-- Task requirements --
Please transcribe only the lines from the one holding "Paddle Ready: Hayward" through the final line of the data, both included, with no pictures.

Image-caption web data
══════

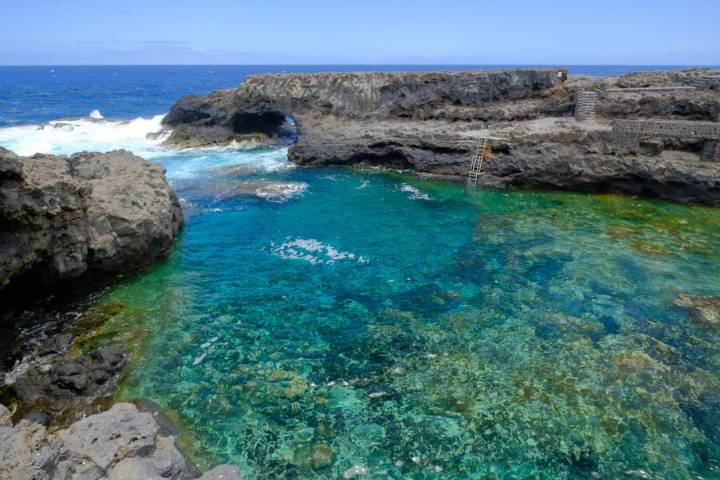 Vista del arco volcánico formado en el Charco Manso, en El Hierro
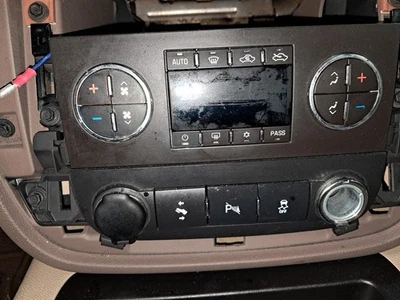 Interruptor selector de aire acondicionado usado se adapta a: Chevrolet Silverado 1500 2012 camioneta automática te Foto 1 de 4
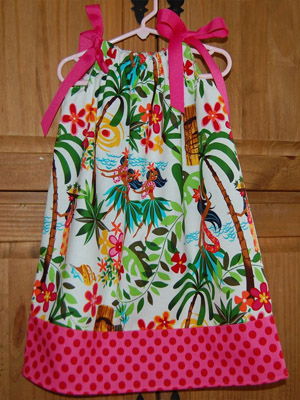 яркое платье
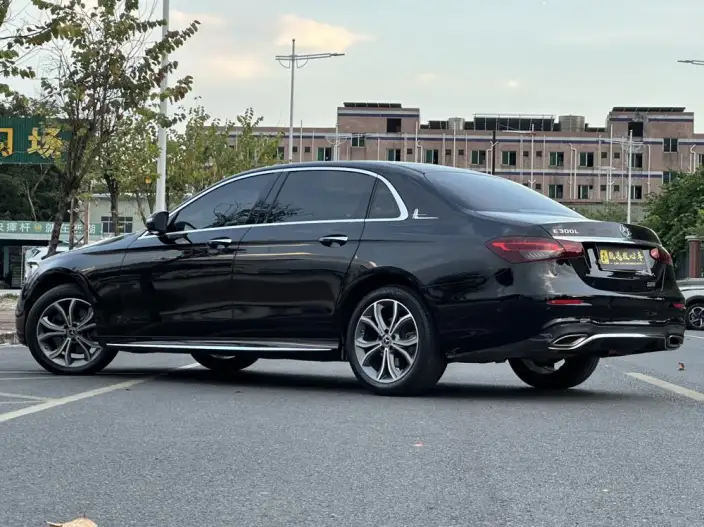 Mercedes-Benz E-Class 2023 Model Facelift E 300 L Luxury Model Sports sedan – фото 5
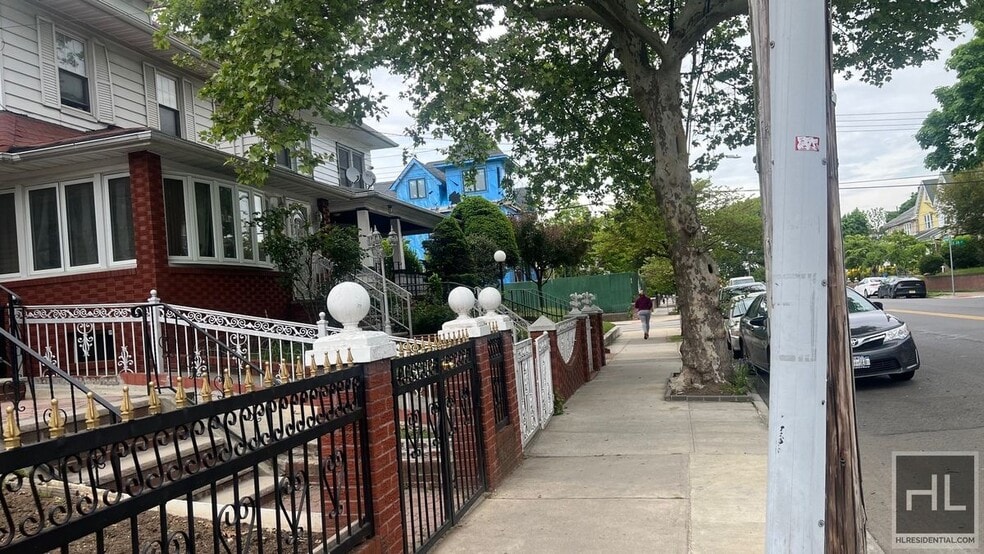 Building Photo - 3815 Farragut Rd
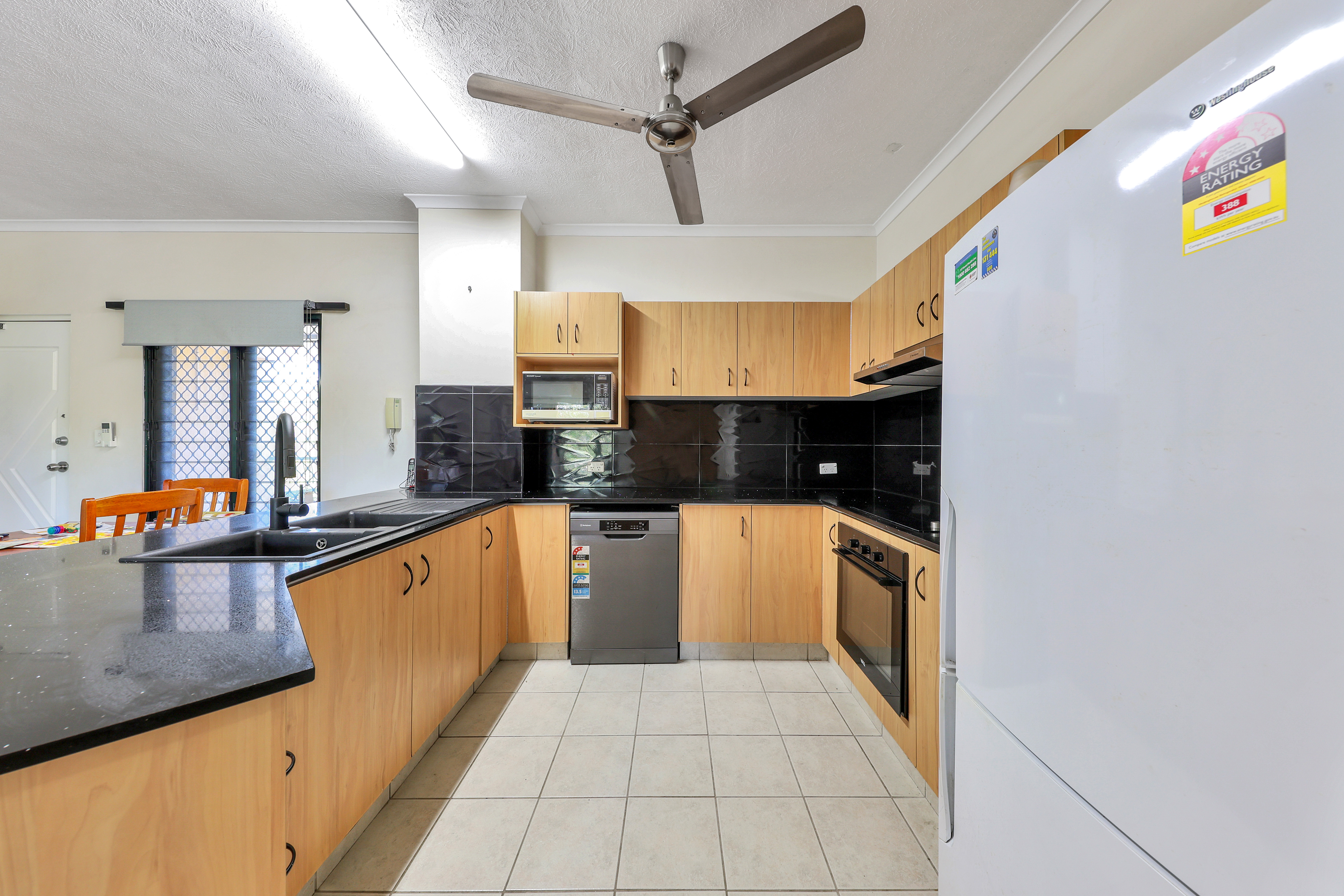 3/1 Manila Place, Woolner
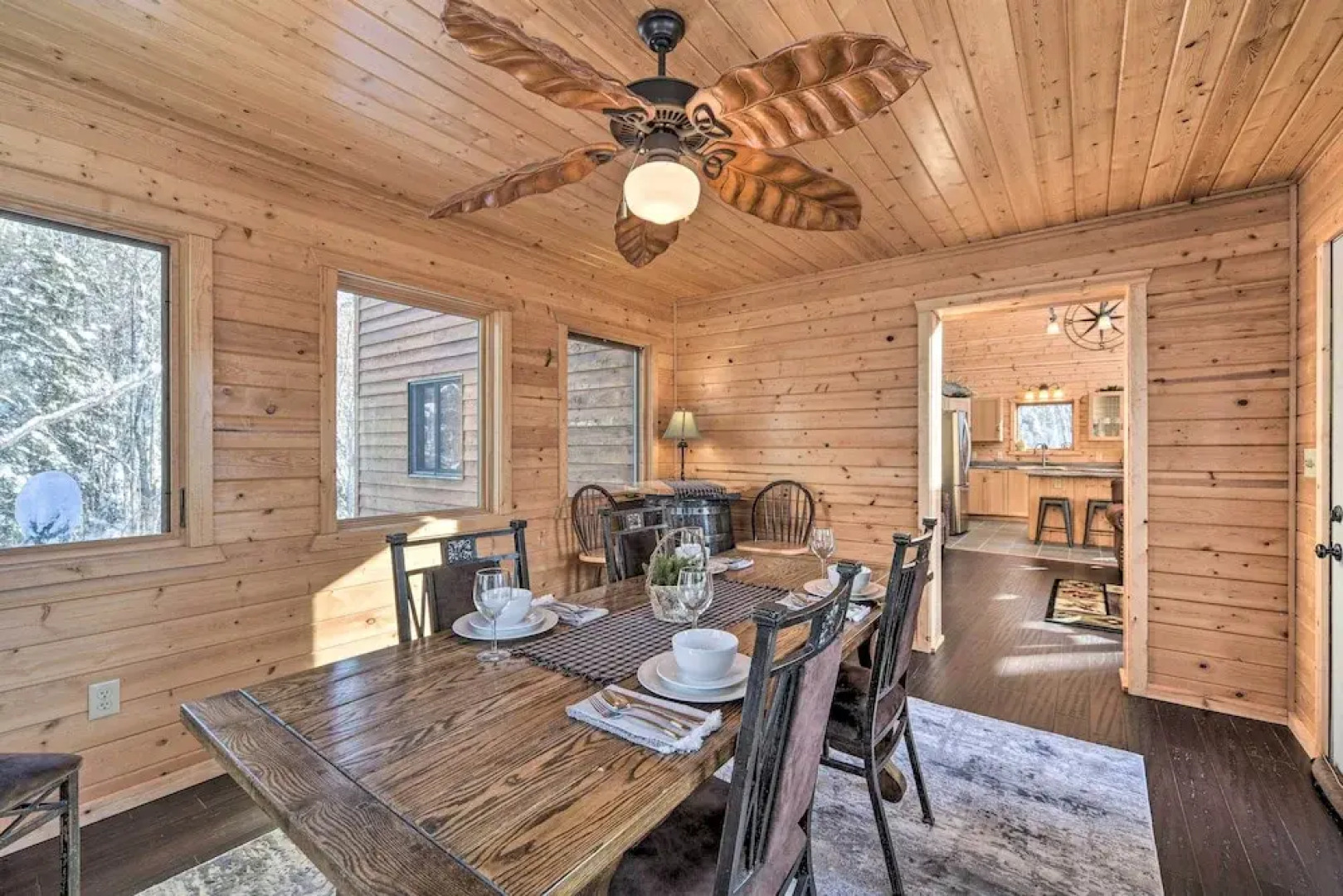 Paddle Ready: Hayward Lake View Retreat w/ BBQ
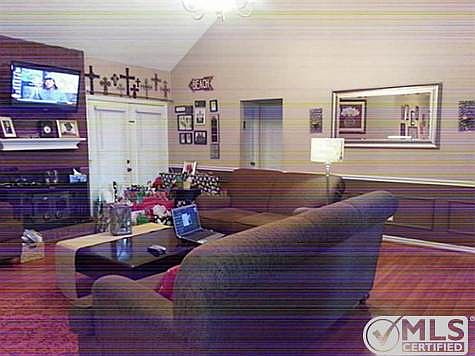 4th image of 1016 Galaxy Dr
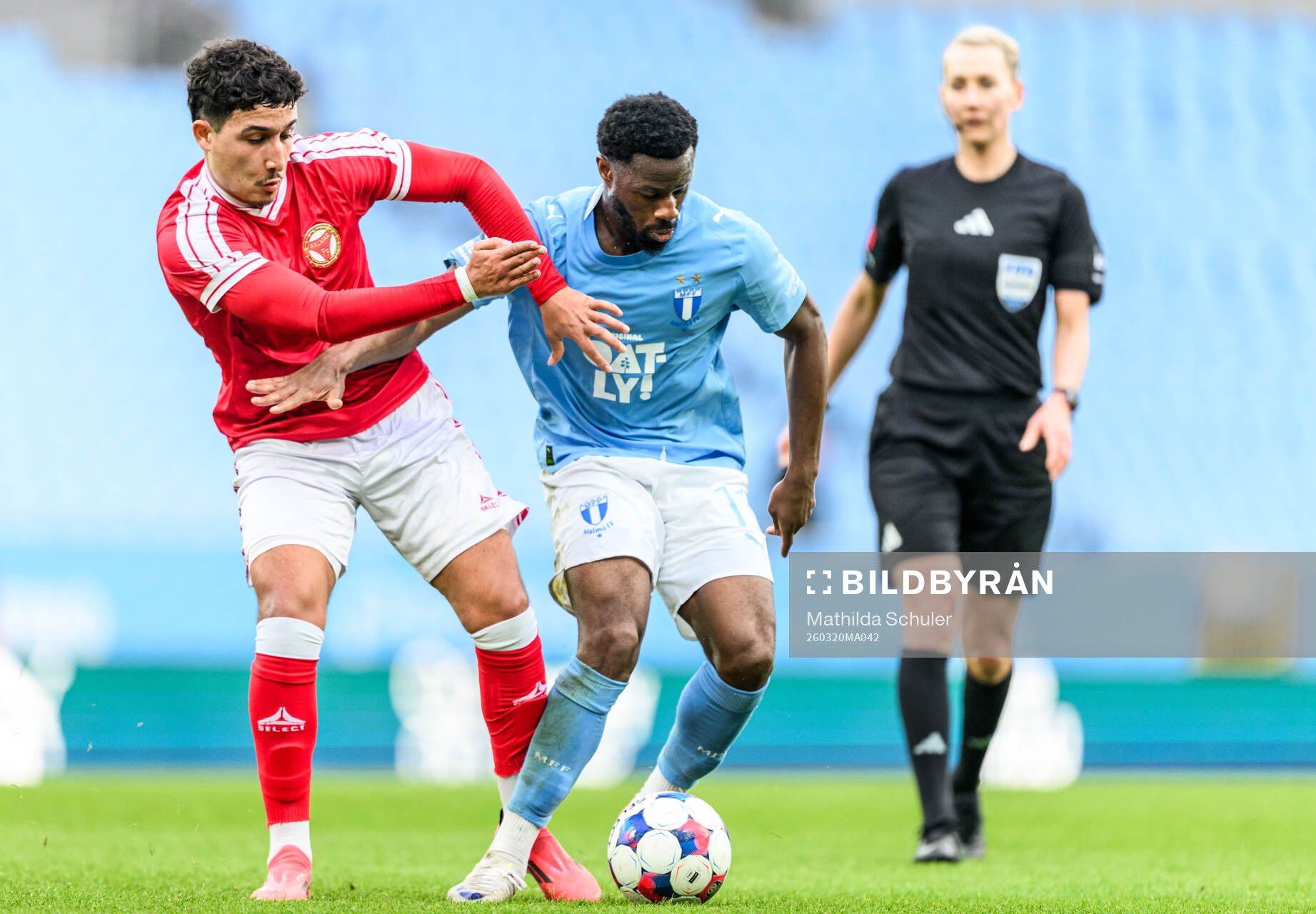 Kalmars Nassef Chourak och Malmö FFs Emmanuel Ekong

══════

-- Result of the task --
 Paddle Ready: Hayward Lake View Retreat w/ BBQ
 4th image of 1016 Galaxy Dr
 Kalmars Nassef Chourak och Malmö FFs Emmanuel Ekong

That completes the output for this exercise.